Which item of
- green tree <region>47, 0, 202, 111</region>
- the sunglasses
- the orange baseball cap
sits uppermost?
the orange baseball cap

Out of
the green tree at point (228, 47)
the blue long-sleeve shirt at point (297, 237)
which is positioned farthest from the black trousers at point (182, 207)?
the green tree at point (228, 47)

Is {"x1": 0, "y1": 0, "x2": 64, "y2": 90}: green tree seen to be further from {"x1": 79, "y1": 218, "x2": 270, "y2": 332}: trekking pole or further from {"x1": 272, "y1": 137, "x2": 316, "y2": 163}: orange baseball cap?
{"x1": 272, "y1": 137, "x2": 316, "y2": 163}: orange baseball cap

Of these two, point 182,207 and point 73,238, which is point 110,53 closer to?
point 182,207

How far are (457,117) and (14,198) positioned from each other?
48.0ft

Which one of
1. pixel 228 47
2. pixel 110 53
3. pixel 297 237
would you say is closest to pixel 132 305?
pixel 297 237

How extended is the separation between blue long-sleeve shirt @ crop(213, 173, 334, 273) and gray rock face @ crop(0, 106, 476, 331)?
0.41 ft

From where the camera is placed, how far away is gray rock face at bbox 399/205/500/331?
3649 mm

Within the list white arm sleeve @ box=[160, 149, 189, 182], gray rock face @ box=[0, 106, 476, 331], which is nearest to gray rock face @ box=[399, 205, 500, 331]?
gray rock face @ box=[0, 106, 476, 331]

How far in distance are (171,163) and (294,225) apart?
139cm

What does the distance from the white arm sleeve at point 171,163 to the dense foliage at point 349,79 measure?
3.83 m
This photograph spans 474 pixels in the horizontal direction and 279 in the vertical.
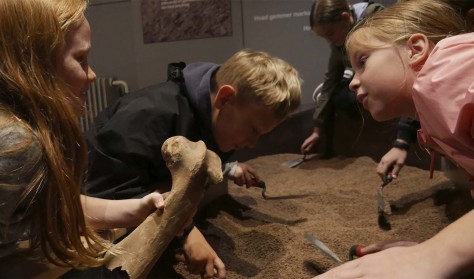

AIM » Extract every line of the material above word for word, leaving out the picture.

RESULT OF THE TASK »
Which item of
- green tree <region>47, 0, 202, 111</region>
- the sunglasses
- the orange baseball cap
sits uppermost?
the orange baseball cap

Out of
the green tree at point (228, 47)
the blue long-sleeve shirt at point (297, 237)
which is positioned farthest from the black trousers at point (182, 207)?
the green tree at point (228, 47)

Is {"x1": 0, "y1": 0, "x2": 64, "y2": 90}: green tree seen to be further from {"x1": 79, "y1": 218, "x2": 270, "y2": 332}: trekking pole or further from {"x1": 272, "y1": 137, "x2": 316, "y2": 163}: orange baseball cap?
{"x1": 272, "y1": 137, "x2": 316, "y2": 163}: orange baseball cap

Of these two, point 182,207 and point 73,238, which is point 110,53 closer to?
point 182,207

How far are (457,117) and (14,198) positioned from each other?
48.0ft

Which one of
1. pixel 228 47
2. pixel 110 53
3. pixel 297 237
would you say is closest to pixel 132 305?
pixel 297 237

How extended is the separation between blue long-sleeve shirt @ crop(213, 173, 334, 273) and gray rock face @ crop(0, 106, 476, 331)?
0.41 ft

From where the camera is placed, how far away is gray rock face at bbox 399/205/500/331?
3649 mm

Within the list white arm sleeve @ box=[160, 149, 189, 182], gray rock face @ box=[0, 106, 476, 331], which is nearest to gray rock face @ box=[399, 205, 500, 331]?
gray rock face @ box=[0, 106, 476, 331]

How far in distance are (171,163) and (294,225) apart?
139cm

What does the distance from the white arm sleeve at point 171,163 to the dense foliage at point 349,79 measure?
3.83 m
This photograph spans 474 pixels in the horizontal direction and 279 in the vertical.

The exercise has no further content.